Starting at the first line of the data below, retype every line up to and including the one containing "ist obligatorisch ist".

> **Data extracted from a collection**

-.-.-

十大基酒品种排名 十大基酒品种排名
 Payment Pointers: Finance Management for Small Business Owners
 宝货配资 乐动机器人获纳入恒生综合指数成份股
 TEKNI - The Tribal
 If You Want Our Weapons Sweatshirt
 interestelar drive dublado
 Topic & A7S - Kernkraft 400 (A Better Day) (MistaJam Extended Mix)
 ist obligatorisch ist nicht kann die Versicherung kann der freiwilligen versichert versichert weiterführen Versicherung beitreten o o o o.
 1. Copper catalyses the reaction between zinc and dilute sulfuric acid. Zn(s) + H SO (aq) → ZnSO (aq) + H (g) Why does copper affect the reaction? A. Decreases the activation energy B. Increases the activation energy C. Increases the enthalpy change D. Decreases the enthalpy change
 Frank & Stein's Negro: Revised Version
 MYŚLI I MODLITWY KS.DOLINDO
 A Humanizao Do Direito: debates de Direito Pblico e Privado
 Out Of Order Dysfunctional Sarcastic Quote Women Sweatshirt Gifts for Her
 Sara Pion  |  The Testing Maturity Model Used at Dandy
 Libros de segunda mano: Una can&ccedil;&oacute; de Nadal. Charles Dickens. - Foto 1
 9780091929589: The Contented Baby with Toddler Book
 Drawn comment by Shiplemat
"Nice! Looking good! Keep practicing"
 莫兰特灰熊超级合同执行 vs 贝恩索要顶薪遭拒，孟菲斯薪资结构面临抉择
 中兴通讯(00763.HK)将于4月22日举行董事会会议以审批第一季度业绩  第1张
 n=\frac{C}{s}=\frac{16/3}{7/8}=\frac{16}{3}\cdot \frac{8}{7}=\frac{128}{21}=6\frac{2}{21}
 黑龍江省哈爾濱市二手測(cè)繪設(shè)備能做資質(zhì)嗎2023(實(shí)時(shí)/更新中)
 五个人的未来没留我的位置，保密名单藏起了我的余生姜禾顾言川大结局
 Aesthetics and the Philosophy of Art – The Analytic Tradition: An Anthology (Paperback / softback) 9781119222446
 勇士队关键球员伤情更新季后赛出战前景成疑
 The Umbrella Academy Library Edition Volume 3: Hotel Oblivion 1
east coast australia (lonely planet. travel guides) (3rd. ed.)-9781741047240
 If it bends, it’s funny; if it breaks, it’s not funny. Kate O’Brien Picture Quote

-.-.-

> **TASK RESULT**
十大基酒品种排名 十大基酒品种排名
 Payment Pointers: Finance Management for Small Business Owners
 宝货配资 乐动机器人获纳入恒生综合指数成份股
 TEKNI - The Tribal
 If You Want Our Weapons Sweatshirt
 interestelar drive dublado
 Topic & A7S - Kernkraft 400 (A Better Day) (MistaJam Extended Mix)
 ist obligatorisch ist nicht kann die Versicherung kann der freiwilligen versichert versichert weiterführen Versicherung beitreten o o o o.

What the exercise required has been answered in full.